In the field of dicotyledonous genetic engineering, the CaMV35S promoter from cauliflower mosaic virus is one of the most widely used promoters for basic research and transgenic plant development. The expression level of the promoter in different tissues of many plants is relatively high. This strong expression in different plant tissues is caused by the additive effects of multiple tissue-specific elements. The CmYLCV promoter isolated from yellow leaf curl virus is also a more commonly used constitutive expression promoter and has been shown to be highly active in calli, meristematic and vegetative and reproductive tissues of arabidopsis, tobacco, tomato, maize and rice. In addition to its extremely narrow host selection range, the CmYLCV promoter is a powerful tool for regulating transgene expression in a variety of plant species. At present, the CaMV35S promoter and CmYLCV promoter are representative of constitutive promoters and are mainly applied to the field of genetic engineering of dicotyledonous plants.

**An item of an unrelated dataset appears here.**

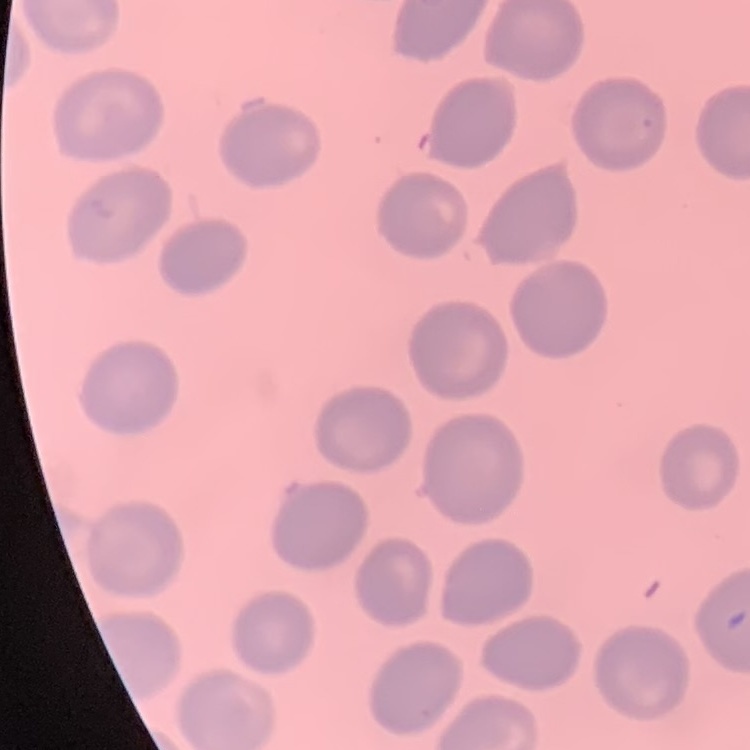

red blood cell morphology = no rouleaux formation
preparation = thin peripheral smear
image type = one tile cut from a larger photomicrograph
stain = Field's or Giemsa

In monocots such as rice, the activity of the CaM35S promoter is relatively low. Thus, a series of constitutive promoters derived from monocots have been identified separately and applied to genetic engineering of monocots. Promoters which are commonly used at present are ZmUBI promoter derived from corn, act1, osTubA1, osCc1, RUBQ1 and the like derived from rice. These promoters are strongly expressed in monocotyledonous plants such as rice, maize, wheat, bamboo, etc., and play an important role in molecular breeding of monocotyledonous plants. ZmUBI promoter is most widely used and is strongly expressed in almost all cell types, young tissues, but is poorly expressed in older tissues.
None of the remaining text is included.